Medical Research Analyst

The initiation of Lipella Pharmaceuticals' Phase 2a trial for LP-310 signifies a pivotal moment for the company and the broader biotechnology field. The trial aims to address Oral Lichen Planus (OLP), a condition affecting around 6 million Americans and currently lacking FDA-approved treatments. The formulation being tested, liposomal-tacrolimus (LP-10), is notable for its potential to minimize systemic toxicity, a common concern with tacrolimus. A multicenter approach enhances the robustness of the data, helping to ensure that the findings are generalizable across different patient populations. If successful, LP-310 could significantly improve the quality of life for OLP patients and position Lipella as a leader in this niche but critical therapeutic area.

Market Research Analyst

From a market perspective, the successful initiation of a Phase 2a trial for LP-310 is an encouraging development for Lipella Pharmaceuticals. The unmet need for effective OLP treatments presents a substantial market opportunity. The trial's dose-ranging and multicenter design increases the likelihood of generating meaningful data, which can support future regulatory submissions. Investors should note that while the trial is in early stages, positive outcomes could lead to a significant revaluation of Lipella's stock, given the high unmet need and the potential for first-mover advantage in the OLP treatment market.

Financial Analyst

For investors, the completion of the Site Initiation Visit (SIV) is a key milestone, often seen as a sign that the trial is progressing as planned. This can reduce some of the immediate risks associated with clinical trials, such as regulatory delays. However, it's important to remain cautious—Phase 2a trials are still early-stage and the outcome remains uncertain. The financial implications hinge on successful trial results, which could lead to partnerships, licensing deals, or even acquisition interest. Yet, the costs associated with running multicenter trials are substantial and investors should be prepared for potential capital raises to fund ongoing and future studies.

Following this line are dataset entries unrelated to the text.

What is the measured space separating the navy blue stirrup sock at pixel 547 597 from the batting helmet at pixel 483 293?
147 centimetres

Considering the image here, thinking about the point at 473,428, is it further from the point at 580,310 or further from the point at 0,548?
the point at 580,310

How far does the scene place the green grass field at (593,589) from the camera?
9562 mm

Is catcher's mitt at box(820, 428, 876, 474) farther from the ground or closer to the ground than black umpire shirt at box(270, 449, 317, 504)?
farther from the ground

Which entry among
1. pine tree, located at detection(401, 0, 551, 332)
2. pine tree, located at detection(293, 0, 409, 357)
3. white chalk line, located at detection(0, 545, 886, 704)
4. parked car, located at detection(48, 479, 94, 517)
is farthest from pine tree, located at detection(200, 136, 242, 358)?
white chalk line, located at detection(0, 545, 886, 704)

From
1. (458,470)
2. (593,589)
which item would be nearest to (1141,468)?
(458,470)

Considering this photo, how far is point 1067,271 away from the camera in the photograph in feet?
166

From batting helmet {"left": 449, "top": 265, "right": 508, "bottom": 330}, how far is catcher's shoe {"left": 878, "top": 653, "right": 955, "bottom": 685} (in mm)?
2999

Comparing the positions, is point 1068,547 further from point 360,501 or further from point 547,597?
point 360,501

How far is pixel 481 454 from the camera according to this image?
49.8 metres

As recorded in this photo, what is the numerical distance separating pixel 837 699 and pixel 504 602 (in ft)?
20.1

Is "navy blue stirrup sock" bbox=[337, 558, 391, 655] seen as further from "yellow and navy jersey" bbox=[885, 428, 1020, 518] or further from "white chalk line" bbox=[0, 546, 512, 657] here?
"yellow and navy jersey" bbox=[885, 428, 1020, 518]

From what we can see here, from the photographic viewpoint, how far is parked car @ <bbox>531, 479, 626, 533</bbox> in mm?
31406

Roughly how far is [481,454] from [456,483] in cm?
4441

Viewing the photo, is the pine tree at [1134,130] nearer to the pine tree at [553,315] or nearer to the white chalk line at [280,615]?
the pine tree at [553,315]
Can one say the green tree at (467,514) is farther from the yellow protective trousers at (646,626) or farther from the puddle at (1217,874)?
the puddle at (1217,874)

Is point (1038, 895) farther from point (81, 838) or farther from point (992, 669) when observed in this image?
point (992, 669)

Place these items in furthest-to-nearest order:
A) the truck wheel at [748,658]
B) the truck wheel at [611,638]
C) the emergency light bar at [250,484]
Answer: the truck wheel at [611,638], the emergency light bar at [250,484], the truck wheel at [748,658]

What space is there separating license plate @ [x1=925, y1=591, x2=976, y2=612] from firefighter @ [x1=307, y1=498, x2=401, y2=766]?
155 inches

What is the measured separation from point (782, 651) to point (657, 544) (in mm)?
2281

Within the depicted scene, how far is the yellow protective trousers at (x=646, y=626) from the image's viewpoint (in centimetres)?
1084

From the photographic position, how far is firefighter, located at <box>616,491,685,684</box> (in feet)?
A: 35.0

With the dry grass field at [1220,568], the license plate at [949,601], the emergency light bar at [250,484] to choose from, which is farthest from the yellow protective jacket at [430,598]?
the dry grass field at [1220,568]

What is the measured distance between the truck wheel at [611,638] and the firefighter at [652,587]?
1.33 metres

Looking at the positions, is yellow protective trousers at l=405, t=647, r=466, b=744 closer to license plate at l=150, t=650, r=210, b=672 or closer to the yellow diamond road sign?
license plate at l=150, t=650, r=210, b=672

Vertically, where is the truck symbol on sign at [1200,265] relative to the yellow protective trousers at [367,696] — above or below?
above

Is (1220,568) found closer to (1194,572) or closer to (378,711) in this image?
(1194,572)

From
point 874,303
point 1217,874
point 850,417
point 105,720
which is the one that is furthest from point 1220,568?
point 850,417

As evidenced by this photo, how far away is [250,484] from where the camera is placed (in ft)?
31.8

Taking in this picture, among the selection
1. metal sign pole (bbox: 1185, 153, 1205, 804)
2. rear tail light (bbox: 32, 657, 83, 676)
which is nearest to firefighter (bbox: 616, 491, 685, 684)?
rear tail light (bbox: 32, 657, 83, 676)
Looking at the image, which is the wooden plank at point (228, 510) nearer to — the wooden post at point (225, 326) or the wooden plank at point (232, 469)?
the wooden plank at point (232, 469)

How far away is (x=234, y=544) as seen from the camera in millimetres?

Clinical testing of LP-310 expected to commence in mid-2024

Patient recruitment is underway for Phase 2a multicenter, dose-ranging study

PITTSBURGH, May 31, 2024 (GLOBE NEWSWIRE) -- Lipella Pharmaceuticals Inc. (Nasdaq: LIPO) (“Lipella,” “our,” “us” or the “Company”), a clinical-stage biotechnology company addressing serious diseases with significant unmet need, today announced the successful completion of its first Site Initiation Visit (SIV) for the Phase 2a trial evaluating LP-310 in the treatment of Oral Lichen Planus (OLP). With clearance received from the central Institutional Review Board (IRB), the Phase 2a trial is set to commence with site qualifications completed and patient recruitment underway.

Lipella’s Phase 2a trial is a multicenter, dose-ranging study involving adult male and female subjects experiencing symptomatic OLP. Approximately 24 subjects will be enrolled across five study sites in the United States. LP-310, Lipella's proprietary liposomal-tacrolimus (LP-10) oral rinse formulation, will be evaluated for safety, tolerability, and efficacy at doses of 0.25 mg, 0.5 mg, and 1.0 mg of tacrolimus. The trial, registered on ClinicalTrials.gov (NCT06233591), aims to address the unmet need for an effective treatment for OLP, a condition that currently lacks FDA-approved therapies.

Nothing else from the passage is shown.